Transfer of disease with autoantibodies or induction of pathology in animals by antibody transfer would seem a useful criterion for pathogenicity. However, this approach is often compromised by lack of access, particularly due to the fact that the intact blood–brain barrier (BBB) prevents antibodies entering the CNS parenchyma. Thus, many studies have shown that anti-myelin antibodies cannot transfer MS-like disease to mice, whereas in conjunction with an autospecific T cell response, such antibodies promote demyelination (Schluesener et al., 1987, Iglesias et al., 2001). Similarly, co‐administration of anti-AQP4 or of NMO-IgG to animals in which myelin-specific T cell responses were ongoing showed pathogenicity of those antibodies (Bennett et al., 2009, Bradl et al., 2009). An alternative approach has been to bypass the BBB by directly injecting the antibody into parenchymal tissue (Saadoun et al., 2010). Antibodies with specificity for elements of the BBB might be expected to have greater potential for direct induction of CNS pathology but this has been difficult to test due to considerations of antibody titer in blood and the complexity of the cellular barriers and basement membranes that form the BBB.
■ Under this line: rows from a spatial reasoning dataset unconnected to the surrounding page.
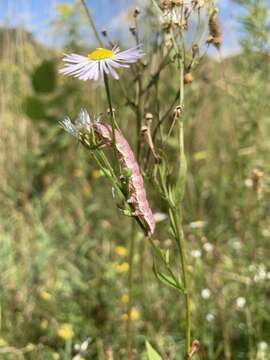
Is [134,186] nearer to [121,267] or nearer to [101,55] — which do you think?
[101,55]

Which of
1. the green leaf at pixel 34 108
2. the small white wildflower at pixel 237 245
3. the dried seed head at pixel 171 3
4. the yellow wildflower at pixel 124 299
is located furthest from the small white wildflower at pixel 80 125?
the green leaf at pixel 34 108

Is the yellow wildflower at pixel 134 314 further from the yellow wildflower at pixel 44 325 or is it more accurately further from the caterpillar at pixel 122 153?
the caterpillar at pixel 122 153

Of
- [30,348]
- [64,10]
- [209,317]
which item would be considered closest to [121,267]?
[209,317]

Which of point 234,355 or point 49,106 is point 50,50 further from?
point 234,355

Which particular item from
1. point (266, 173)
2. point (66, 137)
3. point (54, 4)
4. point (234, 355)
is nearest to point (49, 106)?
point (66, 137)

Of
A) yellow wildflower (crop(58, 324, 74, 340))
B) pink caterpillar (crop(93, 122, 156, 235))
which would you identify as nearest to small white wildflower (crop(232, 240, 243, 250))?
yellow wildflower (crop(58, 324, 74, 340))
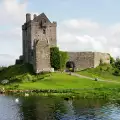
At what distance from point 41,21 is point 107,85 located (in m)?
37.4

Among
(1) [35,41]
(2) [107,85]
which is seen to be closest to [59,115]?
(2) [107,85]

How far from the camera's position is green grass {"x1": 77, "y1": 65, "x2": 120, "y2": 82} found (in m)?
112

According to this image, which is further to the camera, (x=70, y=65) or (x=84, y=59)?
(x=70, y=65)

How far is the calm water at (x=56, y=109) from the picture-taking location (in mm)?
57494

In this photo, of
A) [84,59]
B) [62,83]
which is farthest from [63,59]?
[62,83]

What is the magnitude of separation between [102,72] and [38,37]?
2278 centimetres

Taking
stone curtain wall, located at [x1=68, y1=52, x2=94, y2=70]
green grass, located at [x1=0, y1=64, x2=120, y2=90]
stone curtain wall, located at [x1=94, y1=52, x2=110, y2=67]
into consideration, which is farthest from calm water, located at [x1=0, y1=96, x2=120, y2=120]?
stone curtain wall, located at [x1=94, y1=52, x2=110, y2=67]

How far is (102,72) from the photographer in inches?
Result: 4599

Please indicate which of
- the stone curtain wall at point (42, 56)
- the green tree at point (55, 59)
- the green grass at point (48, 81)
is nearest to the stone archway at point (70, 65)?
the green tree at point (55, 59)

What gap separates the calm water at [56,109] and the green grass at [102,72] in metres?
35.0

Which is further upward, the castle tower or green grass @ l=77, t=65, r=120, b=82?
the castle tower

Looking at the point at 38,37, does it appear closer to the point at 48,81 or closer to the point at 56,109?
the point at 48,81

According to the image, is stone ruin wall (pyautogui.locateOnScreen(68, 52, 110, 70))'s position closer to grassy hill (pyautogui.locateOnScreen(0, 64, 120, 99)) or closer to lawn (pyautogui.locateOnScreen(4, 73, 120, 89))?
grassy hill (pyautogui.locateOnScreen(0, 64, 120, 99))

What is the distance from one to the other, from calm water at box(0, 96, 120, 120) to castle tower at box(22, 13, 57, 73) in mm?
38051
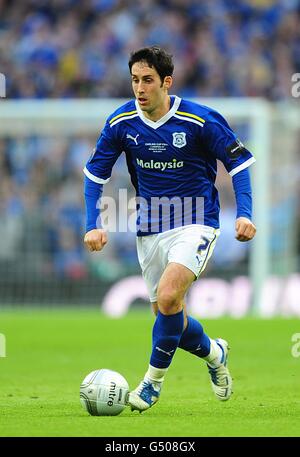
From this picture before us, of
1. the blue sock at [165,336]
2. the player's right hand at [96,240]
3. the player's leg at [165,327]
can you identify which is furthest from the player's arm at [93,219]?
the blue sock at [165,336]

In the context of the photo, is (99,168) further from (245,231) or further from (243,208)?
(245,231)

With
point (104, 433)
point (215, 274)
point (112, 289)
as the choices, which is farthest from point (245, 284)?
point (104, 433)

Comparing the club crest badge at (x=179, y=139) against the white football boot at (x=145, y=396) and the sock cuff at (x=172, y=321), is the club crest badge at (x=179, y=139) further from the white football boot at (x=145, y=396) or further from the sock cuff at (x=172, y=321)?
the white football boot at (x=145, y=396)

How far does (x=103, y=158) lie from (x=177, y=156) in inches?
21.6

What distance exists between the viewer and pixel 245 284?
1761 cm

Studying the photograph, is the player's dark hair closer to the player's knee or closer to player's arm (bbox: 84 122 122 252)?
player's arm (bbox: 84 122 122 252)

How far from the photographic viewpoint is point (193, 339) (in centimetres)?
789

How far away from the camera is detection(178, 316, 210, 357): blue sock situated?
7887 millimetres

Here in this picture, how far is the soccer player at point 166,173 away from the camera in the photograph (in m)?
7.56

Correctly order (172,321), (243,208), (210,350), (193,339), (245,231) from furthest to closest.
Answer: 1. (210,350)
2. (193,339)
3. (243,208)
4. (172,321)
5. (245,231)

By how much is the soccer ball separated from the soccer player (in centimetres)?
18

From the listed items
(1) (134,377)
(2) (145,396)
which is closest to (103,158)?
(2) (145,396)

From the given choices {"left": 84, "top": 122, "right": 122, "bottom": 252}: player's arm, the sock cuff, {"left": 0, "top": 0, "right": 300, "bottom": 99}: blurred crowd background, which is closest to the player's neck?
{"left": 84, "top": 122, "right": 122, "bottom": 252}: player's arm

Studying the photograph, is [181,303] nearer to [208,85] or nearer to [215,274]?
[215,274]
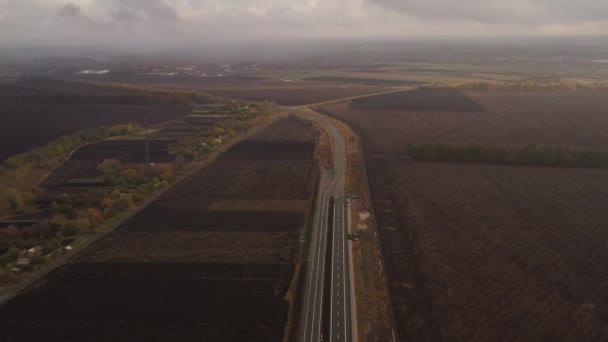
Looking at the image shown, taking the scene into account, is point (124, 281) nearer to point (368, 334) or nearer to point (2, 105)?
point (368, 334)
To address these questions we utilized the intrathecal route (into the cisterna magna) for direct administration of antibody with complement into CSF. We used disease-derived purified antibody that included specificity for AQP4. AQP4 is densely localized in membranes of ependymal cells and astrocytes that form the glia limitans of the BBB and the CSF-parenchymal barrier (Nielsen et al., 2002, Amiry-Moghaddam and Ottersen, 2003, Asgari et al., 2011b) and is highly expressed in ependymal cells lining the ventricles and to a lesser degree in the central canal of the spinal cord (Oshio et al., 2004, Goren et al., 2006). The aim of our study was to investigate potential for direct pathogenicity of such antibody in CSF, and to determine the distribution of antibody-induced lesions in the CNS. The results show that antibody accessed the parenchyma via complement‐mediated disruption of the CSF-parenchymal barrier leading to loss of AQP4 and glial fibrillary acidic protein (GFAP, an astrocytic marker), and to deposition of C9neo (a marker of membrane attack complex, i.e. activated complement). Demyelination was observed at topographically restricted sites in the cerebellum, brainstem and in periventricular areas. Pathology was dependent on co-injection of human complement. Thus, under appropriate circumstances, autoantibodies within the CSF can induce pathogenesis and must be included in consideration of etiology of neuroinflammatory disease.